I’ve thought about those nights over the years. It’s not that they altered life. It’s that they summed up a significant part of high school – social life. The regret is that I didn’t try harder. More specifically, that I didn’t have a date.
Fast-forward 17 years. It’s the spring of 2011, and I’m working at Washburn. We’ve been tasked with putting together a gala event to launch the school’s sesquicentennial celebration, which lasts through 2015.
The event, the Bow Tie Ball, is a black-tie affair with wine, food, dancing, pictures, mingling, you name it. My first thought? “Hell yeah! I get another shot at prom!”
Ironically, I weighed about the same at prom as I did at that time, around 250 pounds. So, I dedicated myself to looking good for the event. From July 19 to Nov. 19, I worked my butt off at the gym and ran nearly every day. The results? Thirty-six pounds lost. By the day of the ball, I was wearing the same size tux as my suits in college.
The biggest change going into my third prom? The girl. I didn’t have to be nervous about finding a date. I had the girl. In fact, I had the girl. That’s right, my girlfriend and I went to the same high school. She was the prom queen her senior year and my freshman year.
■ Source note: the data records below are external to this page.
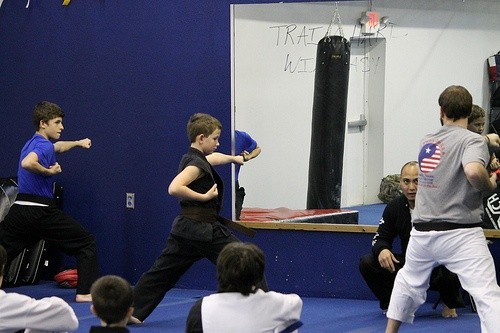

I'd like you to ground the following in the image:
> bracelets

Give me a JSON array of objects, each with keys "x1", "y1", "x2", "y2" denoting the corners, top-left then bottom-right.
[{"x1": 485, "y1": 134, "x2": 490, "y2": 145}]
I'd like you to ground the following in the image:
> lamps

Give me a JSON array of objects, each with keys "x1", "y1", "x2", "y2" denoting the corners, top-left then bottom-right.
[{"x1": 361, "y1": 14, "x2": 390, "y2": 27}]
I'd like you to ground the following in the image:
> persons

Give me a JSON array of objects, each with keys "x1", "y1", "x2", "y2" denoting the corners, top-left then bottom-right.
[
  {"x1": 385, "y1": 85, "x2": 500, "y2": 333},
  {"x1": 468, "y1": 105, "x2": 500, "y2": 169},
  {"x1": 87, "y1": 275, "x2": 135, "y2": 333},
  {"x1": 235, "y1": 130, "x2": 261, "y2": 221},
  {"x1": 359, "y1": 161, "x2": 467, "y2": 318},
  {"x1": 0, "y1": 245, "x2": 79, "y2": 333},
  {"x1": 0, "y1": 100, "x2": 99, "y2": 302},
  {"x1": 127, "y1": 113, "x2": 269, "y2": 324},
  {"x1": 186, "y1": 242, "x2": 303, "y2": 333}
]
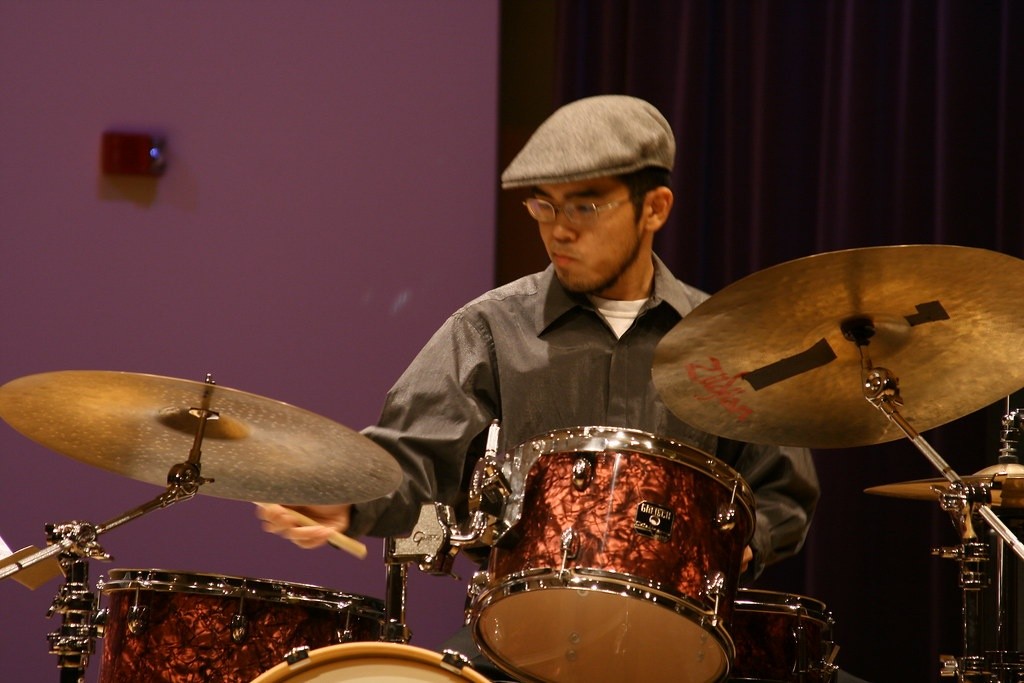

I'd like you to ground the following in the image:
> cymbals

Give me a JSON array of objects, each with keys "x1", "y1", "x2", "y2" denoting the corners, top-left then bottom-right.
[
  {"x1": 0, "y1": 365, "x2": 406, "y2": 508},
  {"x1": 648, "y1": 242, "x2": 1023, "y2": 447},
  {"x1": 864, "y1": 463, "x2": 1024, "y2": 511}
]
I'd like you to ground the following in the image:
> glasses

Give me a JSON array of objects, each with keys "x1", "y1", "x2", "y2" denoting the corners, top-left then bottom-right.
[{"x1": 520, "y1": 187, "x2": 648, "y2": 227}]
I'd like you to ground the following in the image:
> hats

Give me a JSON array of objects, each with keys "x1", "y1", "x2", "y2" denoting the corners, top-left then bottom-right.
[{"x1": 501, "y1": 95, "x2": 676, "y2": 189}]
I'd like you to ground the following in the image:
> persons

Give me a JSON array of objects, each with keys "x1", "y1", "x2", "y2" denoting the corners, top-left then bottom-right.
[{"x1": 258, "y1": 95, "x2": 819, "y2": 681}]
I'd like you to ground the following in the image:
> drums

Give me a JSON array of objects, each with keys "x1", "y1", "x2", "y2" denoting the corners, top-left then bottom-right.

As I did my senior year of high school, I wore a black and gold tux. The girlfriend, who’s even more beautiful now than she was back in the day (when she was the it girl at Burlingame High School), wore a gorgeous blue dress a friend found in China.
What a contrast from 17 years ago? No shyness or embarrassment. Complete confidence, partly because I looked decent, but mainly because I had the best-looking girl there.
I took a great deal of pride in hearing women – and our president – compliment her dress, as well as her beauty. I took just as much pride in those “wow, look who Ernie brought” looks.
From loneliness at prom, to having the prom queen hanging onto my arm. So much for regrets.